Self-report is not the same as experience

For example, define a simple transcript-level predicate:

\[SaysAfraid_{\Pi,k}(p)\]

to mean the bounded transcript contains claims like “I am afraid” or “I feel anxious”.

That transcript predicate is not the same thing as a phenomenal predicate such as:

\[Fear_x(\llbracket p \rrbracket)\]

In general, neither of these implications follows from Rice’s theorem alone:

\[SaysAfraid_{\Pi,k}(p) \rightarrow Fear_x(\llbracket p \rrbracket)\] \[Fear_x(\llbracket p \rrbracket) \rightarrow SaysAfraid_{\Pi,k}(p)\]

So the careful reading is:

transcript analysis may reveal linguistic dispositions, self-models, or behavior patterns,
transcript analysis may contribute evidence inside a broader empirical theory,
but transcript analysis does not become a universal perfect detector merely because the transcript is emotionally vivid.

The same point applies to affective labels such as fear or anxiety.

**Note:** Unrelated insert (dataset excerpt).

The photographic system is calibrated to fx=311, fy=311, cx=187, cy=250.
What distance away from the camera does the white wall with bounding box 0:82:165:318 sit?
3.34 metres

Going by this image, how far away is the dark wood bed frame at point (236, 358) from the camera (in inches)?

Suppose, for a fixed kind of episode or prompt context x, one writes a property:

\[Fear_x : (\mathbb{N} \rightharpoonup \mathbb{N}) \to \mathbf{2}\]

\[Anxiety_x : (\mathbb{N} \rightharpoonup \mathbb{N}) \to \mathbf{2}\]

If either property is treated as semantic and nontrivial, then the same Rice-style conclusion follows:

\[\mathrm{Semantic}(Fear_x) \land \mathrm{NonTrivial}(Fear_x) \rightarrow \neg \exists D \in TM\; \forall p \in \mathbb{N}\; \bigl(D(p)=1 \leftrightarrow Fear_x(\llbracket p \rrbracket)\bigr)\]

and likewise for Anxiety_x.

So a transcript containing lines like “I am scared” or “I feel anxious” may be observationally interesting, but it cannot by itself become a universal perfect detector of genuine fear, anxiety, or consciousness.

Part X: the correct philosophical consequence

The correct consequence is:

Any theory of consciousness that is simultaneously computationalist, semantic in the Rice sense, and nontrivial is committed to the impossibility of a general perfect consciousness detector over arbitrary encodings of programs.

That is a real theoretical burden.

It means such a theory cannot coherently promise:

a universal code-inspection algorithm,
a perfect detector over arbitrary Turing-equivalent systems,
or a total machine procedure that always says “conscious” or “not conscious” correctly.

It does not mean the theory is false.

It means the theory comes with an undecidability consequence.

Part XI: the shortest final statement

The shortest theorem-level summary is:

\[\mathrm{Computationalism} \land \mathrm{Semantic}(Conscious) \land \mathrm{NonTrivial}(Conscious) \rightarrow \neg \exists D \in TM\; \forall p \in \mathbb{N}\; \bigl(D(p)=1 \leftrightarrow Conscious(\llbracket p \rrbracket)\bigr)\]

and equivalently:

\[\exists D \in TM\; \forall p \in \mathbb{N}\; \bigl(D(p)=1 \leftrightarrow Conscious(\llbracket p \rrbracket)\bigr) \rightarrow \neg \mathrm{Computationalism} \lor \neg \mathrm{Semantic}(Conscious) \lor \neg \mathrm{NonTrivial}(Conscious)\]

That is the theorem, the pressure point, and the real philosophical payoff.